正文部分 >>
# 项目：使用爬虫爬取基于`Protein_ID`的基因名称、功能以及序列

## 分析目标

我们在`protein_ids-1.csv`表格中只有相关蛋白的`Protein_ID`号，因此我们需要利用requests方法到Uniprot上获取相关的基因名称、功能以及序列，并将其导出到新的表格中。

数据集为从文献上获取的包含`Protein_ID`的一个CSV文件`protein_ids-1.csv`。

`Protein_ID`：相关蛋白的ACCESSION号，可从相关的检索网站获取相关的蛋白信息。

## 读取数据

导入数据分析以及网站获取所需要的库

In [90]:
import numpy as np
import pandas as pd
import requests
import urllib.request, urllib.error
import json

利用Pandas`protein_ids-1.csv`文件的读取，并将其赋值给变量`protein_ids`

In [91]:
protein_ids = pd.read_csv("C:\\Users\\king\\Documents\\WeChat Files\\wxid_9yc2eazro0k312\\FileStorage\\File\\2024-11\\protein_ids-1.csv")
protein_ids.head(5)

Unnamed: 0,Protein_ID
0,A0A023PZG4
1,O13539
2,P00127
3,P00546
4,P00549


## 数据获取

使用resquests获取uniprot网站信息，最新api可从官网获得

- 首先遍历表格中的`Protein_ID`以用于根据不同的蛋白编号获取相应的网址。

所给数据行 >>

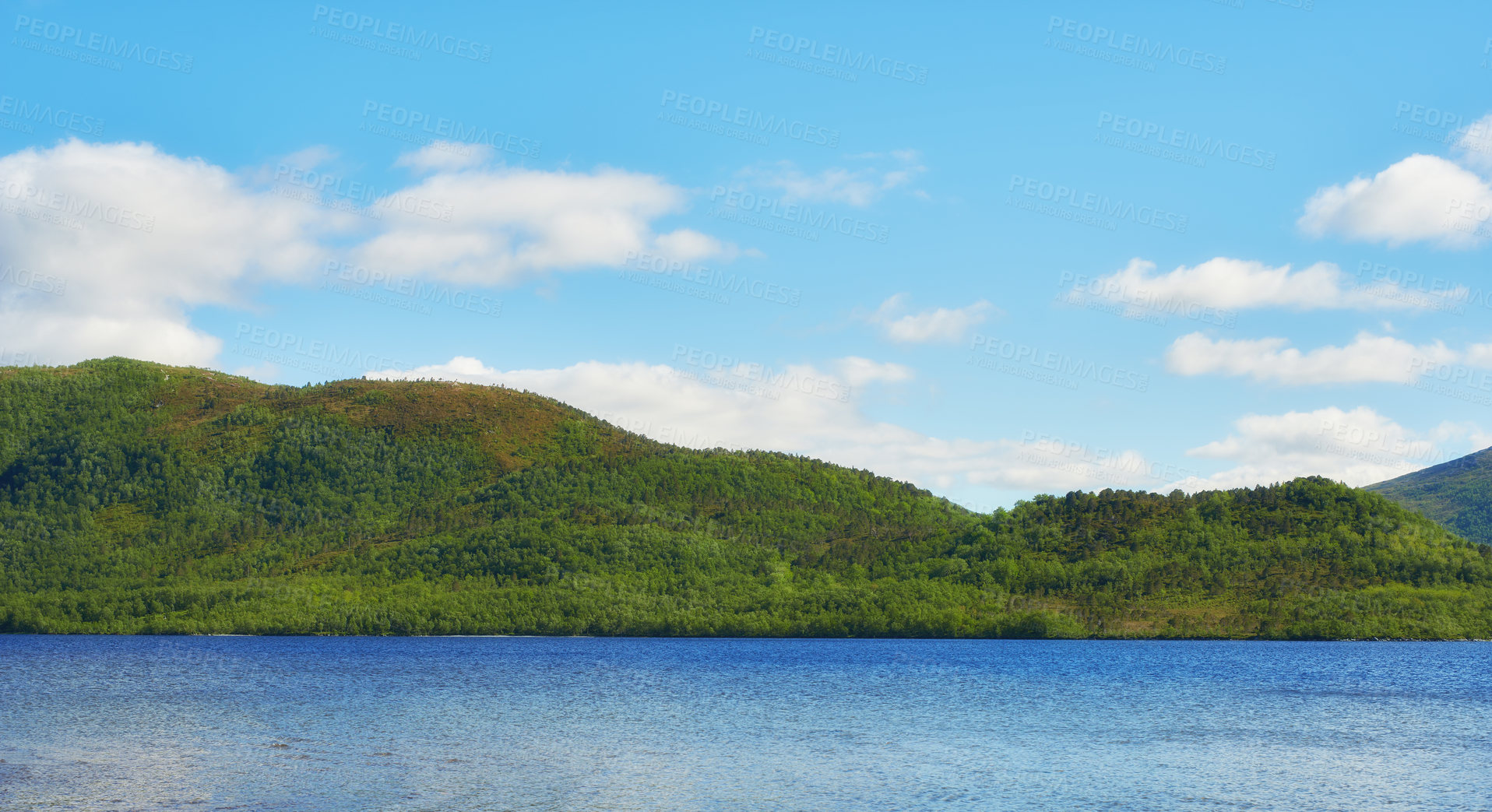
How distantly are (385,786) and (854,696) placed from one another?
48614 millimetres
...
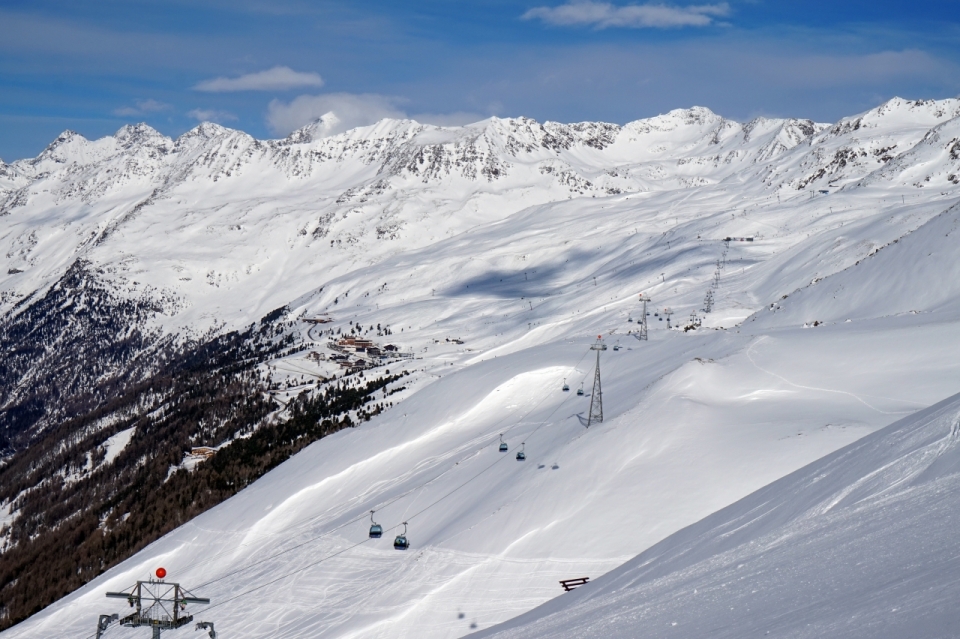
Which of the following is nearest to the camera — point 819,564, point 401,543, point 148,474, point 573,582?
* * *
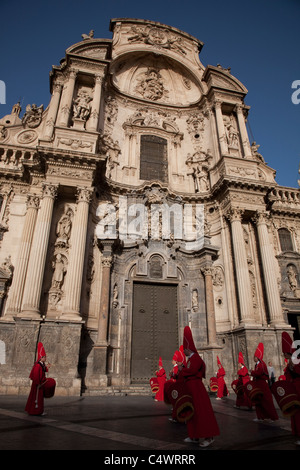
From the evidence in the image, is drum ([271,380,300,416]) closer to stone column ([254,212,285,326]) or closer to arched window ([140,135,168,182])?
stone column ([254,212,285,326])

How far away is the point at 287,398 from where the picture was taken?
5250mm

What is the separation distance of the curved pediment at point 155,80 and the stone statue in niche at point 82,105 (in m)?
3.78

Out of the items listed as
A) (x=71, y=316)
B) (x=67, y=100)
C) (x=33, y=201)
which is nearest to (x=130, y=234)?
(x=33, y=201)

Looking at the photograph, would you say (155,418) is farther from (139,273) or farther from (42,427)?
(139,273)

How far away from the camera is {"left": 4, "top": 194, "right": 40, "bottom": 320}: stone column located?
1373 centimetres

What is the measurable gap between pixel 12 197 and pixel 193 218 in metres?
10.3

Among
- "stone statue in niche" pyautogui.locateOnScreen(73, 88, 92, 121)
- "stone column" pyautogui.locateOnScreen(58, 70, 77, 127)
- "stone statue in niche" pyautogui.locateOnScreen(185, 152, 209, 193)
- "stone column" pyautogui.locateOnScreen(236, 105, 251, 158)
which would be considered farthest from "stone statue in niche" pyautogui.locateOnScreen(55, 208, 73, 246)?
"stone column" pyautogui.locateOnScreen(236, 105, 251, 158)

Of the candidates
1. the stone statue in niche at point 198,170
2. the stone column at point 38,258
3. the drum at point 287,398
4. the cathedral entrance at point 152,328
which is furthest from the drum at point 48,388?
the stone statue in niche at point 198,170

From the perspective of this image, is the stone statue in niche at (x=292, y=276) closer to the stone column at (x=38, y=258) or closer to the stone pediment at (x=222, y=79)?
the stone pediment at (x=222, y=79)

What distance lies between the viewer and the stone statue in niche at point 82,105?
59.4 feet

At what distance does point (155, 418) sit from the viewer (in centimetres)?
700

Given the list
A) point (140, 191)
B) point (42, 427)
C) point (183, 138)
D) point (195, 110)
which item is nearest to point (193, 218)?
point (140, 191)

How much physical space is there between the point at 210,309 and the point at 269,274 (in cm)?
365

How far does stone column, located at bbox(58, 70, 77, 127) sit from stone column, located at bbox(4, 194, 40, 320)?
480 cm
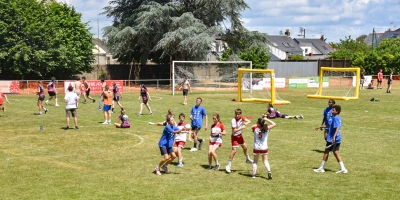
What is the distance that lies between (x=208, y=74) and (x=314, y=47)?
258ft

练习任务 >>
把正文中以“我们在`protein_ids-1.csv`表格中”开头的那一段改写得更简短，并保留其主要事实。

书面回答 >>
`protein_ids-1.csv`表格里只有相关蛋白的`Protein_ID`号。因此需要用requests方法从Uniprot获取对应的基因名称、功能和序列，再导出到新的表格中。